Our submission was made on behalf of, or endorsed by, a range of denominations and church groups including the Australian Christian Churches (which includes Hillsong), the Baptists, the Presbyterian Church of Australia, the Seventh-Day Adventist Church, the Anglican Church Diocese of Sydney, the Barnabas Fund, the Assembly of Confessing Congregations within the Uniting Church, the Christian Reformed Churches of Australia, Free Reformed Churches of Australia, Church Communities Australia, the Sydney Chinese Christian Churches Association, the Fellowship of Independent Evangelical Churches and Crusaders.

In other words, most of the Australian Protestant Christians in church on any given Sunday! We’re also having very close ongoing conversations with the Eastern Churches, Catholic Churches, and other faith groups who’ve been very positive towards our recommendations. This degree of alignment between churches to back a submission is without precedent.  

The Panel received over 16.5k submissions and won’t have time to interact with them all before reporting back at the end of March. They therefore will rely on submissions like ours that demonstrate a breadth of support and a depth of expertise.

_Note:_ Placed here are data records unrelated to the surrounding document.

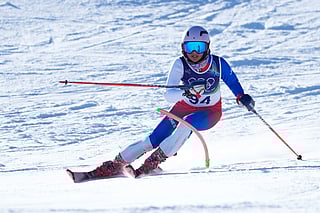 Philippine's Tallulah Proulx speeds down the course during an alpine ski, women's slalom race, at the 2026 Winter Olympics, in Cortina d'Ampezzo, Italy, Wednesday, Feb. 18, 2026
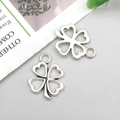 Close-up of two hollow antique silver clover pendants for DIY jewelry making - Hollow Four-leaf Clover 17x12mm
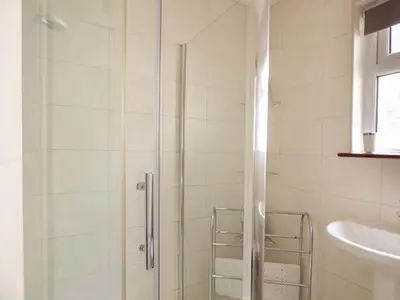 a shower with a glass door next to a sink at Chy Lowenna in Saint Cleer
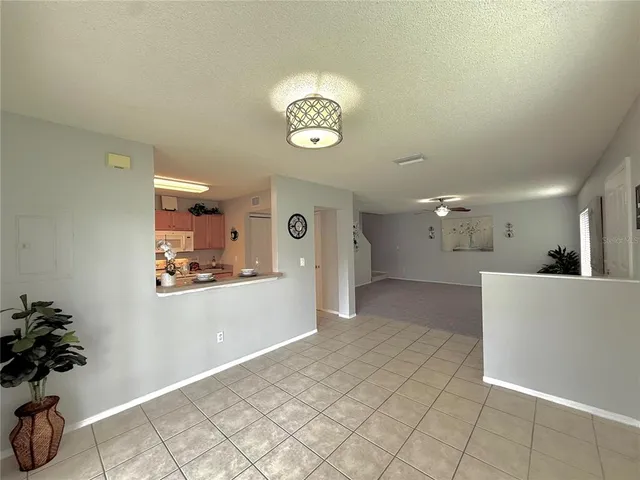 a view of a hallway to a livingroom with furniture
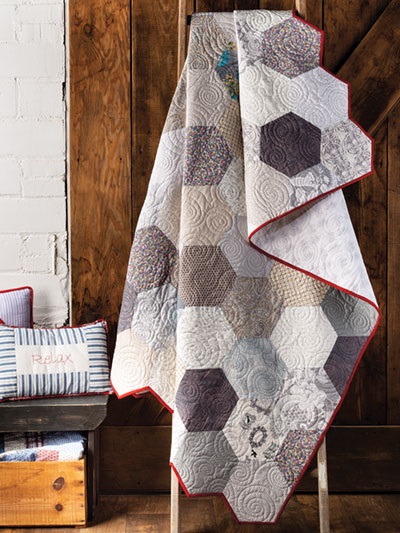 Hexagon motifs are a top trend right now. You'll find them in lots of places -- floor tiles, kitchen backsplashes -- and, best of all, in this STUNNING quilt pattern. Get your hands on a copy of Farmhouse-Style Quilting if you want the pattern and instructions for making a simple, lovely quilt just like this one (but keep in mind that you can modify the colors and textile prints if you want to customize your quilt to better match your own home decor).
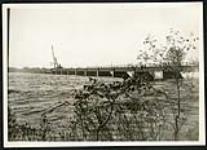 [View of Champlain bridge under construction with crane on far left] [1927-1932].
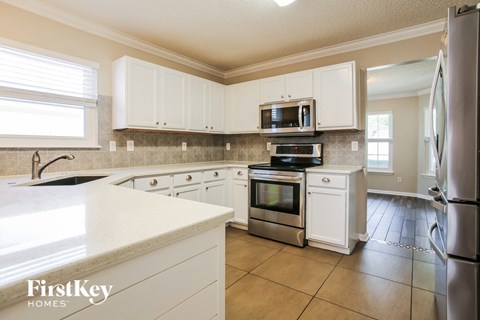 a kitchen with white cabinets and stainless steel appliances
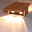 Moderne Wandleuchte aus Holz mit zwei sichtbaren Lichtquellen, seitliche Perspektive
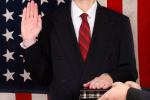 Person in suit with one hand raised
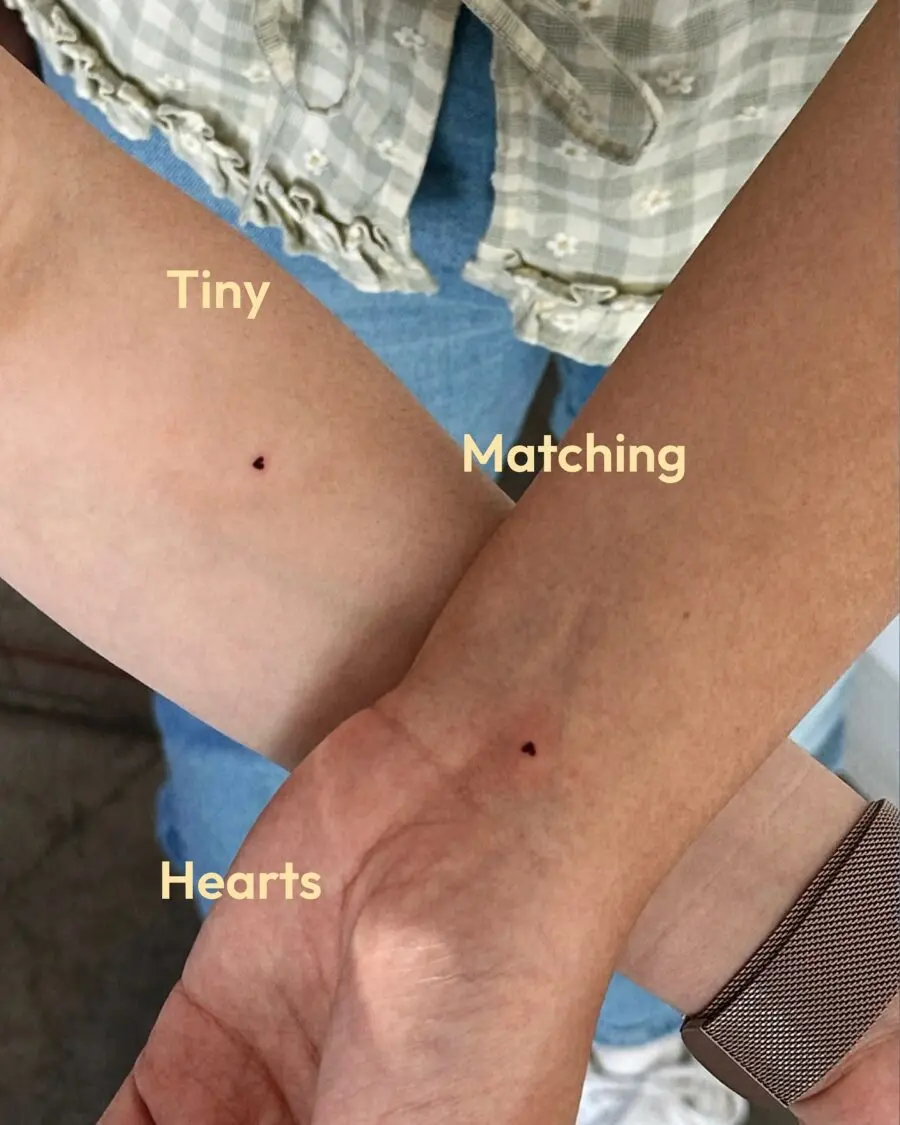 Delicate matching heart tattoos for friends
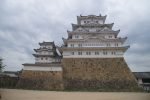 Himeji Castle keep rising above its stone base under a grey sky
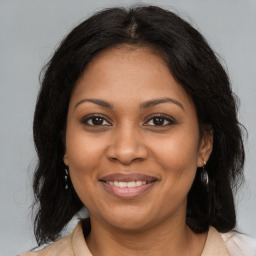 Joyful black adult female with medium  brown hair and brown eyes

Religious freedom is precious and should not be taken for granted.  It must be said that many of those making submissions are asking for existing freedoms to be taken away. The challenges to it are real and growing. There are concrete steps for legal reform that are reasonable and achievable. The government should resist any political temptation to offer a ‘lowest common denominator’ reform package. They can and should do better than that.